I think this is unlikely to be a coincidence. I suppose there is a possibility that they are significant in DecodeME only because a third of the cases also have depression. Either way, I think DecodeME and the above study provide further evidence that these genes are actually important in some way for some disease, whether depression, ME/CFS, or both.

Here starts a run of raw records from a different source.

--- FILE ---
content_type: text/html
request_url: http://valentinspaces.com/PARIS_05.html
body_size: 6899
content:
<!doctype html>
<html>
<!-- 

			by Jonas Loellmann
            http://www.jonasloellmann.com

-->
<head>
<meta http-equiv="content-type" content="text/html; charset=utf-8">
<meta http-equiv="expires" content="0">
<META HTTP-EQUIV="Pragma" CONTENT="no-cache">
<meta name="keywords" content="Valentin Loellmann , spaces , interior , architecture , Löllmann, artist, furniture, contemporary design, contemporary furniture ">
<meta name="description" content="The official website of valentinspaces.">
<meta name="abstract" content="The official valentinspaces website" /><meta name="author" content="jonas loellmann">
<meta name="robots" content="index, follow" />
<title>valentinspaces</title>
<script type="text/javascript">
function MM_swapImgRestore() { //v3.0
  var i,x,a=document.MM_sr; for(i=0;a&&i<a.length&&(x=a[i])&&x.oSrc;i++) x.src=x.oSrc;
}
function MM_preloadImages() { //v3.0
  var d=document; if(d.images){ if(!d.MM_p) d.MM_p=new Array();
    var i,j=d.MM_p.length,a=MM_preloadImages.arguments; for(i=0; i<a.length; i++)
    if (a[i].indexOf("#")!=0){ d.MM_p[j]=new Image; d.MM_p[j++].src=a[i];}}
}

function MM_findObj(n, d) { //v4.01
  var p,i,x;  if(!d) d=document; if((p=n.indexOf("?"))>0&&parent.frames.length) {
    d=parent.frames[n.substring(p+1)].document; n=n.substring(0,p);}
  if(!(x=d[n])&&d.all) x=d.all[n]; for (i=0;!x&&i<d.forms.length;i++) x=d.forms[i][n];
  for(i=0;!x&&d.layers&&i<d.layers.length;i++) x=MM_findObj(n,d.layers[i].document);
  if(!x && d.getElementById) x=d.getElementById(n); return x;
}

Some other interesting findings from this study:

Gene-set analysis using gene-level statistics for all genes revealed that in females, SNPs were significantly enriched for two biological processes; central nervous system neuron development (pBonferroni = 0.036) and central nervous system neuron differentiation (pBonferroni = 0.045). No significant gene sets were found in males. As many gene-set databases emphasise developmental genes, the female enrichments may partly reflect this bias.

To explore further, we conducted a gene-property analysis using BrainSpan gene expression data across 11 brain developmental stages. SNPs from both sexes were significantly enriched for expression in the ‘late mid-prenatal’ stage, with additional ‘early mid-prenatal’ enrichment in females (Supplementary Fig. 14). These findings support the involvement of neurodevelopmental processes indicated by gene-set analysis.

Gene-property analysis for tissue specificity using 30 general tissue types (GTEx v8) identified SNPs from both the female and male stratified GWAS analyses as significantly enriched for gene expression in brain tissue, while pituitary tissue was significantly enriched only in the female SNPs (Supplementary Fig. 15A).

Furthermore, using 53 tissues types (GTEx v8), both sexes showed significant enrichment for gene expression in the cortex and frontal cortex, caudate, putamen and nucleus accumbens basal ganglia, hippocampus, amygdala, hypothalamus and anterior cingulate cortex. Only female SNPs were significantly enriched for gene expression in the cerebellum and cerebellar hemisphere (Supplementary Fig. 15B). The differing results likely reflect the power imbalance between our female and male GWAS meta-analyses.